In what has been the best short sale theme since 2002, Hennessee says, many hedge funds have greatly benefited from the collapse in sub-prime mortgages through their short exposure to mortgage lenders and sub-prime mortgage-backed securities and indices. While some have focused on shorting mortgage lenders and buying credit default swaps on specific mortgage-backed bonds, others have purchases CDS on indices of these securities, the ABX series, with most focused on those securities issued in 2006 under more relaxed lending standards.
The ABX-HE-BBB- 06-2 Index (ABX Index of BBB-rated tranches issued in 2006) is now down by 60 per cent for the first seven months of the year. Several managers think there is still more downside for the lowest-level tranches, as they believe cumulative losses for sub-prime mortgage securities could potentially cause the value of the BBB-tranches to be worthless.
However, as has been widely publicised, several hedge funds with leveraged long bets on bonds backed by sub-prime mortgages experienced significant losses in the first half of the year.

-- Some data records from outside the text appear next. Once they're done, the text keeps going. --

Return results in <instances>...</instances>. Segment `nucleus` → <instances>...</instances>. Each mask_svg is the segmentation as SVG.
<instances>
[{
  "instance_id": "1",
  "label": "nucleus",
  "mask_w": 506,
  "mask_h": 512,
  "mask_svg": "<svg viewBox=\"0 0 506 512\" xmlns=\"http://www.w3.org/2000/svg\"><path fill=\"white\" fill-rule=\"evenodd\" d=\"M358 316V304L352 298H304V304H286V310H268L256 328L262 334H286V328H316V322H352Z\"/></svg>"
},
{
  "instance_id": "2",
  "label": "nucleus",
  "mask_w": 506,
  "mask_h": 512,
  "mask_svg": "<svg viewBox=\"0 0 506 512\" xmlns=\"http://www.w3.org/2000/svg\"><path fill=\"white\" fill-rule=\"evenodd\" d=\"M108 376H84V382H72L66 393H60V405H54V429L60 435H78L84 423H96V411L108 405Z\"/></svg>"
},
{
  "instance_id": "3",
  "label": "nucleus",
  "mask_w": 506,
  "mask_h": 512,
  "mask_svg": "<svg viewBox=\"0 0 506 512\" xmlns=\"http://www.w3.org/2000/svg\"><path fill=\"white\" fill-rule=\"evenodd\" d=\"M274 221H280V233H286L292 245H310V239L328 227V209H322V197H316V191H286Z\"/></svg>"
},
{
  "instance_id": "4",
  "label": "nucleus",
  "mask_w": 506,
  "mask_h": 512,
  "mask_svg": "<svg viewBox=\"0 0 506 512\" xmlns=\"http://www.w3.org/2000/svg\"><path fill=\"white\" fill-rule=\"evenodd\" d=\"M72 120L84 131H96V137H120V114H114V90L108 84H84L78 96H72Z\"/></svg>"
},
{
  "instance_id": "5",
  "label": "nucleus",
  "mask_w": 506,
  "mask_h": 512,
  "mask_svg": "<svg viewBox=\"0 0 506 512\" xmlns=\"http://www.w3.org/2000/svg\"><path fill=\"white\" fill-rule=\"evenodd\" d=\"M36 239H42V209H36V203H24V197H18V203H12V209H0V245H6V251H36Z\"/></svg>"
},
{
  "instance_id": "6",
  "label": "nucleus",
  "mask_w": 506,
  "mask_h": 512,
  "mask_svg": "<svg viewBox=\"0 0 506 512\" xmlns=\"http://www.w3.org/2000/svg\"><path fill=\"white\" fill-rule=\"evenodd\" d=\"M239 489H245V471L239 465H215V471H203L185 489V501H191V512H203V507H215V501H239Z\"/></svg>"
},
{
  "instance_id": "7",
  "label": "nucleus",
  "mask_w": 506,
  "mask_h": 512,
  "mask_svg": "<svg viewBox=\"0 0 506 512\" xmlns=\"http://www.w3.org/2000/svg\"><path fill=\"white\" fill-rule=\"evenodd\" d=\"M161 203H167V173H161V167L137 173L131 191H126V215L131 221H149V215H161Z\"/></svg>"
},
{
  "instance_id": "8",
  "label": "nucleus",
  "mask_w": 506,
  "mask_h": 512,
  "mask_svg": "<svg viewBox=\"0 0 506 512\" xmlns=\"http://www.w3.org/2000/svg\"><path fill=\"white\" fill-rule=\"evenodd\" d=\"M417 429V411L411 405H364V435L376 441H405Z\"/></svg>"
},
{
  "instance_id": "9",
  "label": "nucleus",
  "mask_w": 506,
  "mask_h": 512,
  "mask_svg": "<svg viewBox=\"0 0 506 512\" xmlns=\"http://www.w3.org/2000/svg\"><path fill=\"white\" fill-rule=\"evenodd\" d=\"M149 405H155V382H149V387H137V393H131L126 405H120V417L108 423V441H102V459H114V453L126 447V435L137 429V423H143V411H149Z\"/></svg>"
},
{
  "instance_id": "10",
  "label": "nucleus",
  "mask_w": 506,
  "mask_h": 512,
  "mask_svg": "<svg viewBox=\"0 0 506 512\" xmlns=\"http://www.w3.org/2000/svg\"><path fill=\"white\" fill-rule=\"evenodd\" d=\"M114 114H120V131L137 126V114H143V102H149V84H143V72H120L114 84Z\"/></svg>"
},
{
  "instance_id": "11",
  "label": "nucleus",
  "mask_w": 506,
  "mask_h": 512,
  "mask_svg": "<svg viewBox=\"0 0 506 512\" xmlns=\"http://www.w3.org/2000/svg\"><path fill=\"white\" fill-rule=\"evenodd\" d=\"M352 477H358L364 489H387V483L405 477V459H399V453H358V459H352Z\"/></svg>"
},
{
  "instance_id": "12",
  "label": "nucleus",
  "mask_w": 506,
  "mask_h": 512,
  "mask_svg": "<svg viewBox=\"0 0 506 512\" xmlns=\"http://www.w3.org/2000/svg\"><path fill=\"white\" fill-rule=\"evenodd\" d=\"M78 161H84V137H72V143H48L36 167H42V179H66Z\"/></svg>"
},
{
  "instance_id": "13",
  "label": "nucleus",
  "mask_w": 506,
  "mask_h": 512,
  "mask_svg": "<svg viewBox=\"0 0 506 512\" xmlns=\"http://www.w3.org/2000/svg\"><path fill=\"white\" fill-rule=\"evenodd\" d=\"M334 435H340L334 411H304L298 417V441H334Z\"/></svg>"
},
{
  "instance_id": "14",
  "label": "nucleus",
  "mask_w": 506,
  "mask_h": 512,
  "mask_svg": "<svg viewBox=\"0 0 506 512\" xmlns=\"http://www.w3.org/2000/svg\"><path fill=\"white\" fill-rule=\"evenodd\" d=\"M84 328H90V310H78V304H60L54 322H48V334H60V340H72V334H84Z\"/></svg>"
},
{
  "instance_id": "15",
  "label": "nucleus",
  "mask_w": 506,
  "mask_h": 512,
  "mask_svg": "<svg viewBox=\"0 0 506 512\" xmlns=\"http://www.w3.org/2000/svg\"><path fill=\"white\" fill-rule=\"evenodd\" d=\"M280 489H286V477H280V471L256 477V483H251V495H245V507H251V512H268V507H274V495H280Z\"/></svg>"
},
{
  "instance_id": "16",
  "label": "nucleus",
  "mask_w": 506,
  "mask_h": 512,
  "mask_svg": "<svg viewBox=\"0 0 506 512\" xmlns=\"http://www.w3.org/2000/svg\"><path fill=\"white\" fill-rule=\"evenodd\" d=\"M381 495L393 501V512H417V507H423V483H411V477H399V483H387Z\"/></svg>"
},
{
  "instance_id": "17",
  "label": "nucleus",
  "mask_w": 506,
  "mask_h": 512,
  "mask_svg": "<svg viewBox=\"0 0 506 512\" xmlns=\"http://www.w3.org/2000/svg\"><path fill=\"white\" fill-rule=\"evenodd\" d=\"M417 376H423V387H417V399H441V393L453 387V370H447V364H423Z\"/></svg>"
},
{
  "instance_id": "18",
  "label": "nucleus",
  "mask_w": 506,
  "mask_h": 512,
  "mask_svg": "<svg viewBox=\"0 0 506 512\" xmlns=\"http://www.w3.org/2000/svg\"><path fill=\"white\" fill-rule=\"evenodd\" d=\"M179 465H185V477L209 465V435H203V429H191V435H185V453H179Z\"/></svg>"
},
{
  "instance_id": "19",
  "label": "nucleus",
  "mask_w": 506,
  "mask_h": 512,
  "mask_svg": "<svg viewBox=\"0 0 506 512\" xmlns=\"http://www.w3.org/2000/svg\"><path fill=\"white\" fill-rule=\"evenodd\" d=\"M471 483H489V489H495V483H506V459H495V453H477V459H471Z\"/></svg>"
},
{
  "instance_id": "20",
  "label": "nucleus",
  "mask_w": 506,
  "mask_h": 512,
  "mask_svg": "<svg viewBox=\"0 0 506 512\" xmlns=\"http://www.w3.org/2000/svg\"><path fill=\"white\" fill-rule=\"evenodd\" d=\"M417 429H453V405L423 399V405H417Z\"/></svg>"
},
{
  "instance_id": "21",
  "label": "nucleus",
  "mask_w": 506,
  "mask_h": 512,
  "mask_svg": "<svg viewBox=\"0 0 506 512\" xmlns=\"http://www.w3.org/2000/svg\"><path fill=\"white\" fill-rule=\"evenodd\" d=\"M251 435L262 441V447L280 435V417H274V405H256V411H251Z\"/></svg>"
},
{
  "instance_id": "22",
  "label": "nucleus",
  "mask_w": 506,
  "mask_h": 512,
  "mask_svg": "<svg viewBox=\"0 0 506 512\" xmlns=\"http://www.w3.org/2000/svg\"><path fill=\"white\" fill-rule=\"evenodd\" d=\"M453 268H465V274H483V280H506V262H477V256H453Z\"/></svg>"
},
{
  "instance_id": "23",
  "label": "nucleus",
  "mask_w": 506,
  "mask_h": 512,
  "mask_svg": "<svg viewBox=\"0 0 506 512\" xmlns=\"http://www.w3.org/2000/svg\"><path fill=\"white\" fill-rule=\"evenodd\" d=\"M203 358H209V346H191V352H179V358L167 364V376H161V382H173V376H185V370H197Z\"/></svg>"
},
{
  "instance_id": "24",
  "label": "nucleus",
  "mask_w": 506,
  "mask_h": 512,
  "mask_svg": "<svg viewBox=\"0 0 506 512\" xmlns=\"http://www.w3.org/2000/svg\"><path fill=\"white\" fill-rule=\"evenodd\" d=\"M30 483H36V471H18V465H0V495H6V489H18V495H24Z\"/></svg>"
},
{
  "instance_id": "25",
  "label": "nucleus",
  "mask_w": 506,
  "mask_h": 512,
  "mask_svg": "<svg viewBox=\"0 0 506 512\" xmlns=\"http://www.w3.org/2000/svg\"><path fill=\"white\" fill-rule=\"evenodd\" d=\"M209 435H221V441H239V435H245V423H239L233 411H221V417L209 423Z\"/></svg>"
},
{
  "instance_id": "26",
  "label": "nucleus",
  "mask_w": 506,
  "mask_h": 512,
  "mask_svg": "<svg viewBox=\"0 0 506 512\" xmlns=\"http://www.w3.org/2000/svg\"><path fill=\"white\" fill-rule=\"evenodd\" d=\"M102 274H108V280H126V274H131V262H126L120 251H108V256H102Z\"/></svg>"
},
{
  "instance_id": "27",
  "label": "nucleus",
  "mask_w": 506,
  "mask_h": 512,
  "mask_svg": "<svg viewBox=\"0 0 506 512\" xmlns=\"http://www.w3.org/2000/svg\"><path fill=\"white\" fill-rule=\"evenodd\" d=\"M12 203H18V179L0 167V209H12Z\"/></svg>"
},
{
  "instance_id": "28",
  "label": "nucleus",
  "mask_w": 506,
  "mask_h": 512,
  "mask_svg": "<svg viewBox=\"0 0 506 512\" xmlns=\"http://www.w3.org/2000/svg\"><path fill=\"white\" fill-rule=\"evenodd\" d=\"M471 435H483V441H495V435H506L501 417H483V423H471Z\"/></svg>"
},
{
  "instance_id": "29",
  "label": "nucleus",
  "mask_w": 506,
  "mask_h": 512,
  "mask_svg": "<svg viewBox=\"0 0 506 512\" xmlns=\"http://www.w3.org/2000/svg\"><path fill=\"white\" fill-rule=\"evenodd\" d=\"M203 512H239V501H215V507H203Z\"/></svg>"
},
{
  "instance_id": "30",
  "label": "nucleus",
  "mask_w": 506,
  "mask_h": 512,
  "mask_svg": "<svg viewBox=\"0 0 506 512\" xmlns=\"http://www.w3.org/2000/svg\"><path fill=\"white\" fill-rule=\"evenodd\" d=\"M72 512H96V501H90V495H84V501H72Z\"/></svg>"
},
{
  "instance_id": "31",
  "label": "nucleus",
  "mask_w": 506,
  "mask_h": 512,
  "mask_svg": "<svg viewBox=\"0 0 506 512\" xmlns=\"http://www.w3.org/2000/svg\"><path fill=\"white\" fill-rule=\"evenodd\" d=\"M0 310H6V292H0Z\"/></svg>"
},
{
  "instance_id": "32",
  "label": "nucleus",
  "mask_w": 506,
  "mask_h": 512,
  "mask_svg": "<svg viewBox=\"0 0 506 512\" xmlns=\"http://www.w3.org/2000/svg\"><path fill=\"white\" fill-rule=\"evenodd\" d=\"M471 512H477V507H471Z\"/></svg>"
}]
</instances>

According to reports, these funds leveraged investor capital between 10 and 20 times, and held a collection of collateralised debt obligations and mortgage-backed securities, some of which were illiquid and 'marked to model'.
As the value of the underlying bonds fell, funds faced margin calls from lenders, which forced them to sell assets, further exacerbating losses. While BBB tranches have garnered the most coverage, even more senior tranches have been affected by the collapse, as the AAA tranche has declined by 1 per cent, the AA tranche by 2 per cent and the A tranche by 20 per cent up to the end of June. While many recent news stories have publicised hedge fund failures related to the sub-prime collapse, Hennessee says, in reality many hedge funds were expecting such an event and were able to profit from the decline.
Hennessee Group is a registered investment adviser that advises direct investors in hedge funds on asset allocation, manager selection, and ongoing monitoring of hedge fund managers. It compiles the Hennessee Hedge Fund Indices to benchmark individual hedge fund manager performance, but does not sell a fund of hedge funds product nor market individual hedge fund managers.